*** Dataset extract ***

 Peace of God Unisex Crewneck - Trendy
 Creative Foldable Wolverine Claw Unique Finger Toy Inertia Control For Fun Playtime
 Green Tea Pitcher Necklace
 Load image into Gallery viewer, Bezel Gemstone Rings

*** End of Dataset extract ***
*** Dataset extract ***

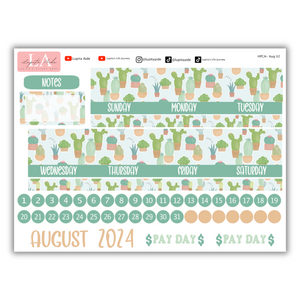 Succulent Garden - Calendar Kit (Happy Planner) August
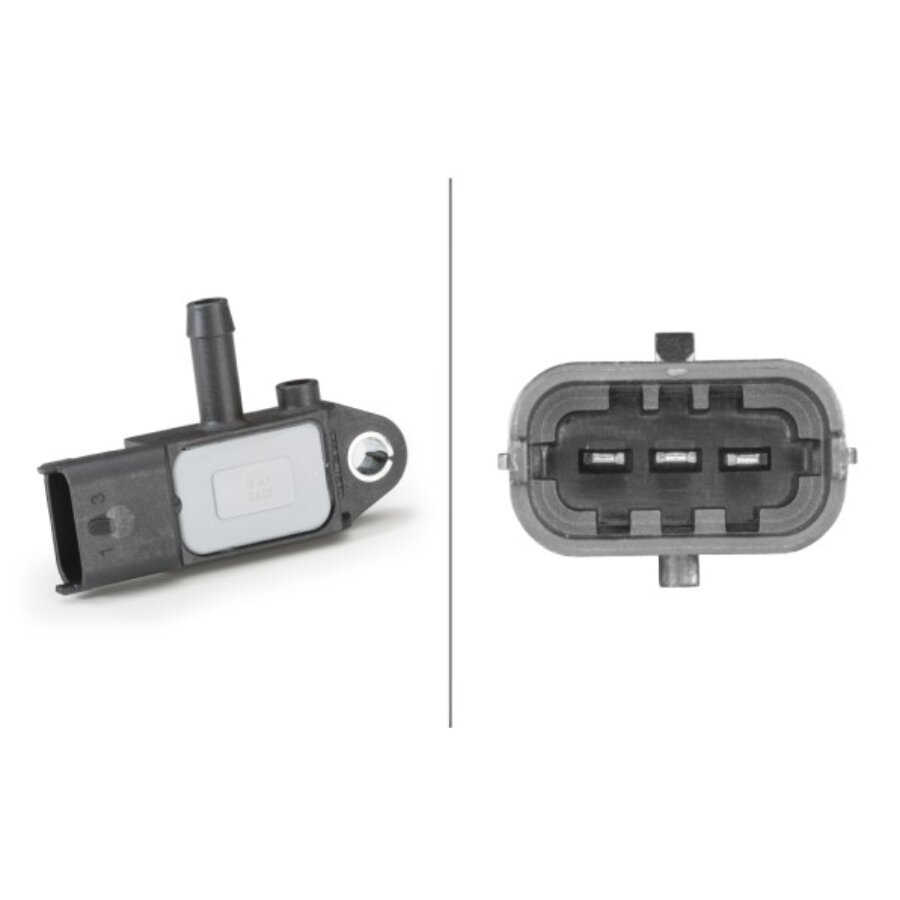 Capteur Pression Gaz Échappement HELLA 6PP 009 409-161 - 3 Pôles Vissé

*** End of Dataset extract ***
*** Dataset extract ***

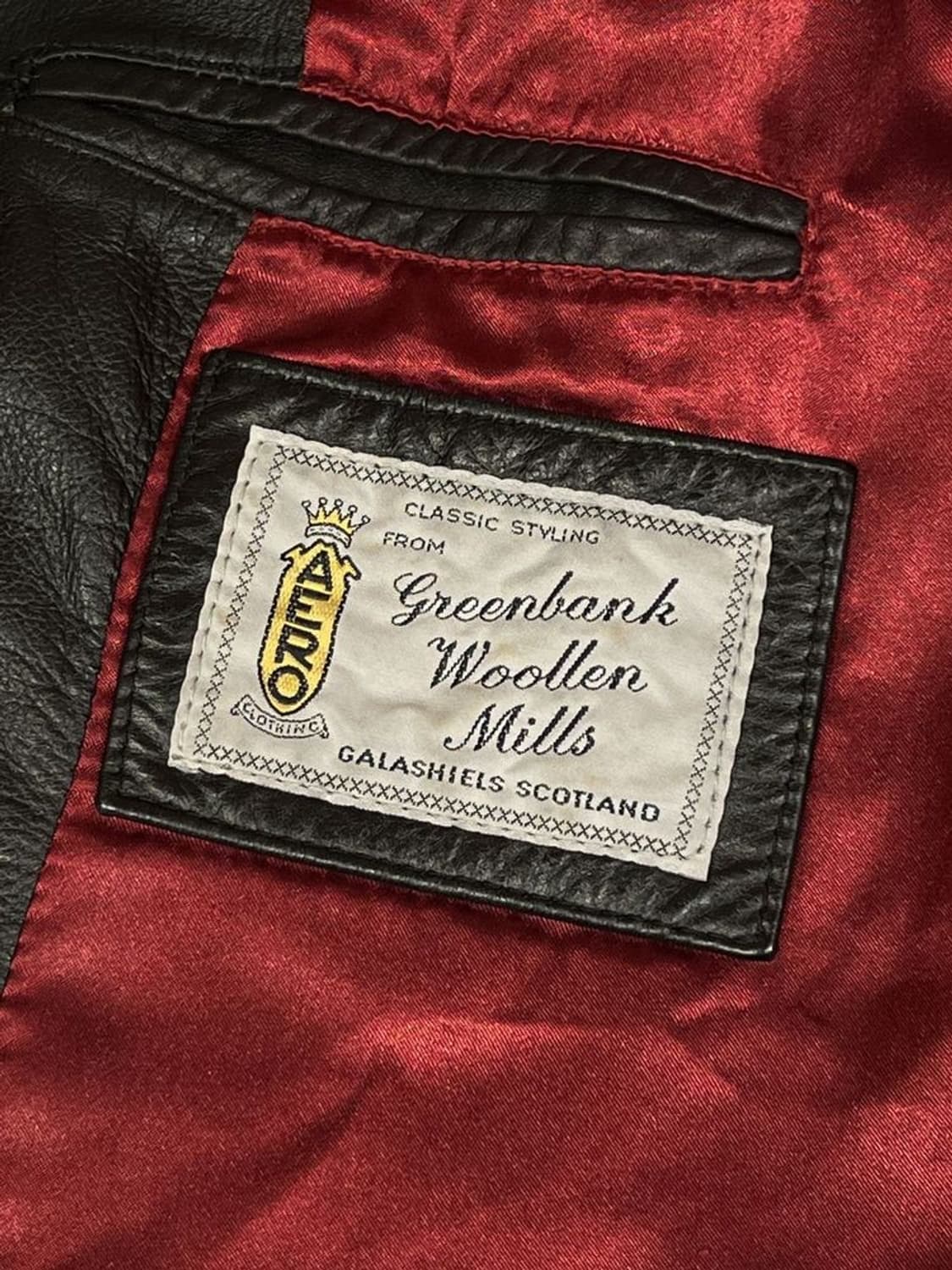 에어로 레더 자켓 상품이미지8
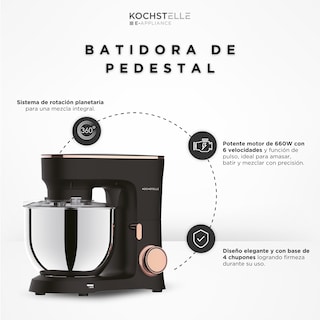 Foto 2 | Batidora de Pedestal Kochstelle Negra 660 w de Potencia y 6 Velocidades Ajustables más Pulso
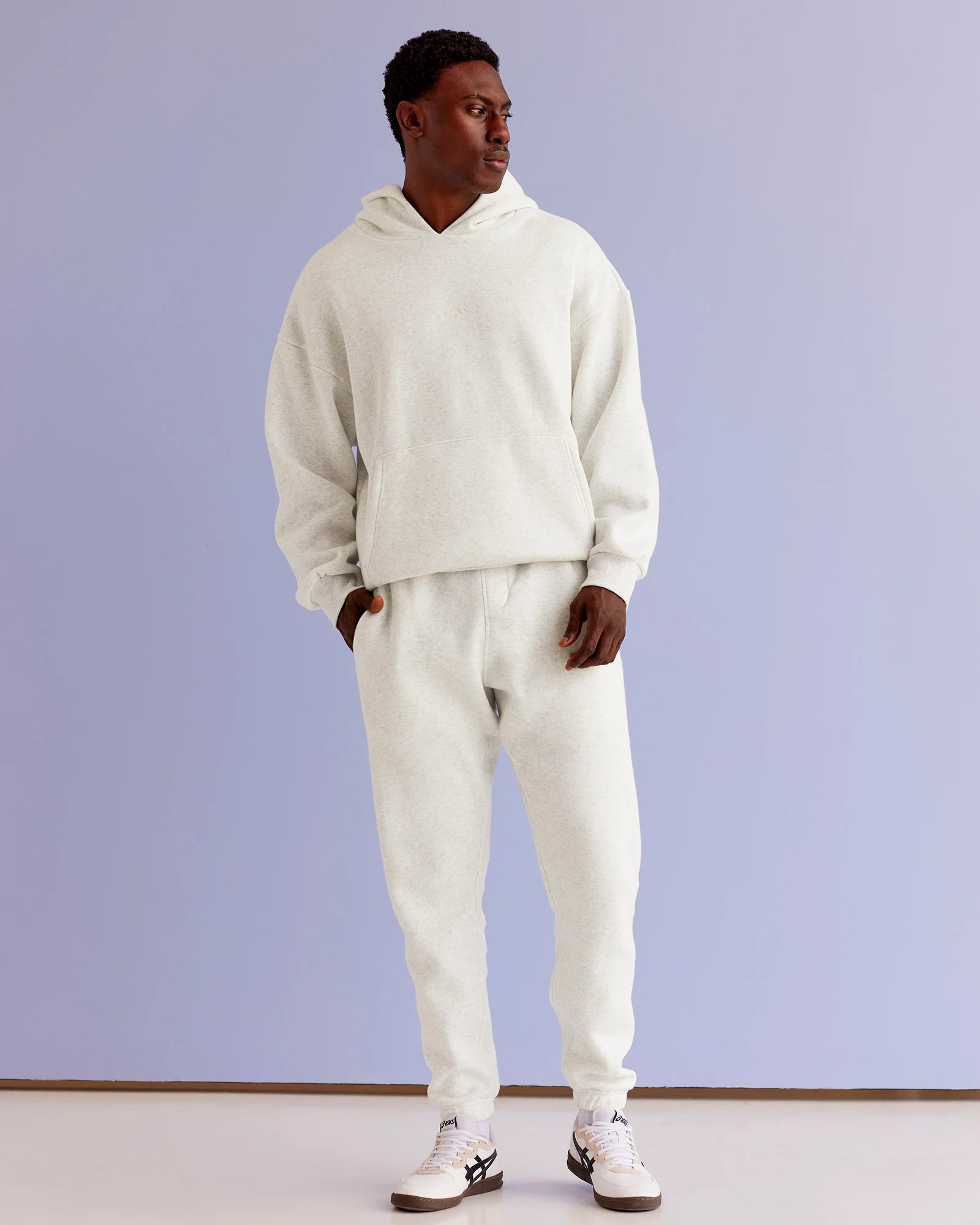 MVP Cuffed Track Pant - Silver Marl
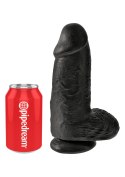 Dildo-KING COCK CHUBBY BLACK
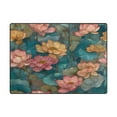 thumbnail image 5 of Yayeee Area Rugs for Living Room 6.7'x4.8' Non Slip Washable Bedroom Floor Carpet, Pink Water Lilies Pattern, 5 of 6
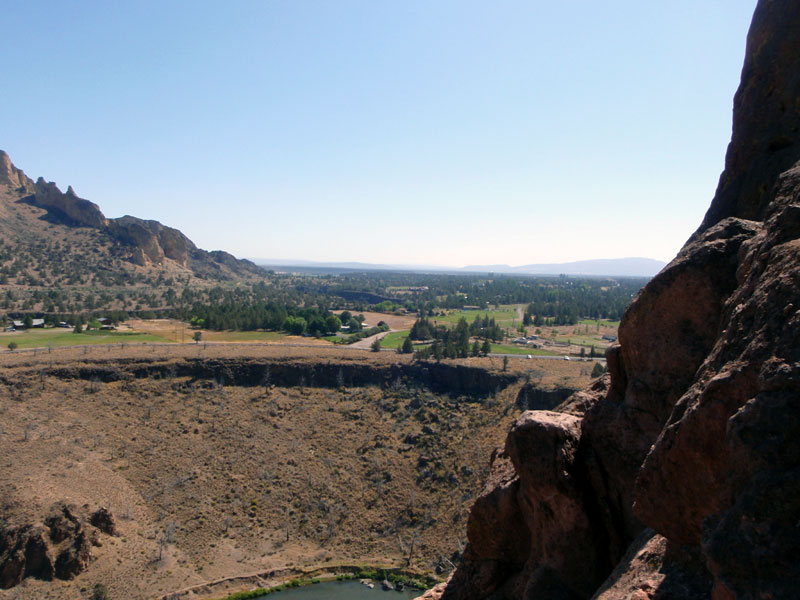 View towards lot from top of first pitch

*** End of Dataset extract ***

■ **Task brief**
Change "Silver Marl" to "Navy Marl" in the material, and give back only the lines from the one with "에어로 레더 자켓 상품이미지8" up to and including the one with "View towards lot from top of first pitch", with everything else in them unchanged. Leave the pictures out.

■ **Answer below**
 에어로 레더 자켓 상품이미지8
 Foto 2 | Batidora de Pedestal Kochstelle Negra 660 w de Potencia y 6 Velocidades Ajustables más Pulso
 MVP Cuffed Track Pant - Navy Marl
 Dildo-KING COCK CHUBBY BLACK
 thumbnail image 5 of Yayeee Area Rugs for Living Room 6.7'x4.8' Non Slip Washable Bedroom Floor Carpet, Pink Water Lilies Pattern, 5 of 6
 View towards lot from top of first pitch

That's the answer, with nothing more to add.